Les quatre protagonistes se confondent bientôt dans un chaos indistinct, pareils, gris, usés, vaguement ratta­chés à la vie par l'habitude de vivre et par l'obscure attente de ce M. Godot qui ne viendra jamais et dont nul ne saurait affirmer qu'il existe.
Comme la science moderne étudie la désintégration de la matière, Beckett étudie la désintégration de l'être. Avec une acuité extraordinaire, il saisit cette décompo­sition de la pensée, cette déliquescence des sentiments et des idées, ce fonctionnement mécanique du cerveau. Voilà qui semble aux antipodes du théâtre. Pourtant cette pièce où il ne se passe rien - c'est là le sujet même de cette «inaction» - n'est jamais ennuyeuse ni lassante, tant les scènes sont menées avec un sens très sûr de la progression dramatique et du burlesque, tant l'écriture est nette, précise, serrée. C'est du vrai théâtre, et d'une virulence extrême. Je dirais du cirque, si je ne savais ainsi déplaire à Samuel Beckett, un cirque tra­gique et vain. Ces quatre personnages ne sont-ils pas des clowns ? Le premier couple, Lucky et Pozzo, maître et valet devenus valet et maître, le second menant le premier en laisse comme un chien, le faisant danser ou «penser tout haut». Vladimir et Estragon, vieux com­pagnons d'une misère dérisoire, qui n'ont d'autre raison de vivre ensemble que celle de vivre tout court.
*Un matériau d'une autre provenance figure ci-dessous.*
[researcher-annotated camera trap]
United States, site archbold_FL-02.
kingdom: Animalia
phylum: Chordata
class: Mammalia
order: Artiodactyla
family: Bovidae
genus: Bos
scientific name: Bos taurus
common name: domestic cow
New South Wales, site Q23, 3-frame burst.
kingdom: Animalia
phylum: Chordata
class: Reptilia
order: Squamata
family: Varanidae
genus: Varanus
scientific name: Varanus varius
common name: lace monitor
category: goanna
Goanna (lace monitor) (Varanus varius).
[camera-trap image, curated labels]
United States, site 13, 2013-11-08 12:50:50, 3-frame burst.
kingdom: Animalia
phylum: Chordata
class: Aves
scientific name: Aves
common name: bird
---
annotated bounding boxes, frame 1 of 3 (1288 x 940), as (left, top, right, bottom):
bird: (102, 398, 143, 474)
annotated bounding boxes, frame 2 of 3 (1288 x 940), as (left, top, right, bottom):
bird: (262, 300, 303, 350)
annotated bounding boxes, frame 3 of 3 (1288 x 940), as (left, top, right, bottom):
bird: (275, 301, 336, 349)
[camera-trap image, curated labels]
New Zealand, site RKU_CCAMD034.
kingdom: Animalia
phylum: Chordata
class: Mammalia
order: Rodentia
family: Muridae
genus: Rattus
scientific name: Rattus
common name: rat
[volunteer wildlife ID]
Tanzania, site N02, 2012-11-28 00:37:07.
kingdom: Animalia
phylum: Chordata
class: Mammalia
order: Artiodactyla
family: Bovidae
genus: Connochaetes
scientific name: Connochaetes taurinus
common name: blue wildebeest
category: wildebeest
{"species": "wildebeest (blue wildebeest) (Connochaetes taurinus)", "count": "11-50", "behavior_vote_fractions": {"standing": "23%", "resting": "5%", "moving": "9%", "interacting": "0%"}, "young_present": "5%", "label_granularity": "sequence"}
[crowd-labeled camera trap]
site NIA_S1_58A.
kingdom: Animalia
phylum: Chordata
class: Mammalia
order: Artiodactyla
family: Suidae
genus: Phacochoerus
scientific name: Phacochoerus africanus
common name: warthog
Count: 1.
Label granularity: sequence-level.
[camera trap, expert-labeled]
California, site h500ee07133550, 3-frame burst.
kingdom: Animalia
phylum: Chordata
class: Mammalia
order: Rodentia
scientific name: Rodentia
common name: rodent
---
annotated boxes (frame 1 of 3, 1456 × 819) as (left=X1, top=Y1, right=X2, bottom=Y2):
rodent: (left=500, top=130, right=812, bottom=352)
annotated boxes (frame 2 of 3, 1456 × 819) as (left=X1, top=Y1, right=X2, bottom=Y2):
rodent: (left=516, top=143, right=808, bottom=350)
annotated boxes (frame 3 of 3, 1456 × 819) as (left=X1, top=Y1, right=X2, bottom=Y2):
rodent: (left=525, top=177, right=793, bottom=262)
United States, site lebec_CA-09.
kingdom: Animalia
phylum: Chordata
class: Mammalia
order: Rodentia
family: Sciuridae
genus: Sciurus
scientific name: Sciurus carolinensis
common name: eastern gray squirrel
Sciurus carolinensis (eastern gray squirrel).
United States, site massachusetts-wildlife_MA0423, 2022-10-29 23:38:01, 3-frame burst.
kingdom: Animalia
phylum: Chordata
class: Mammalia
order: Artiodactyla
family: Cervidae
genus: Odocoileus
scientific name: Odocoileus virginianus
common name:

En attendant Godot, de Samuel Beckett, sera pré­senté au public le 6 février, au studio du Club d'Essai de la Radio, 37, rue de l'Université, dans le cadre des émissions «Entrée des Auteurs», dirigées par Michel Polac. Maurice Nadeau, parrain de la pièce, sera pré­sent. Mise en scène, Roger Blin. Interprètes : Blin, Hilling, Lucien Raimbourg, Julien Verdier et le petit Serge Lecointe.
La pièce sera radiodiffusée le 17 février, à 15 h 15.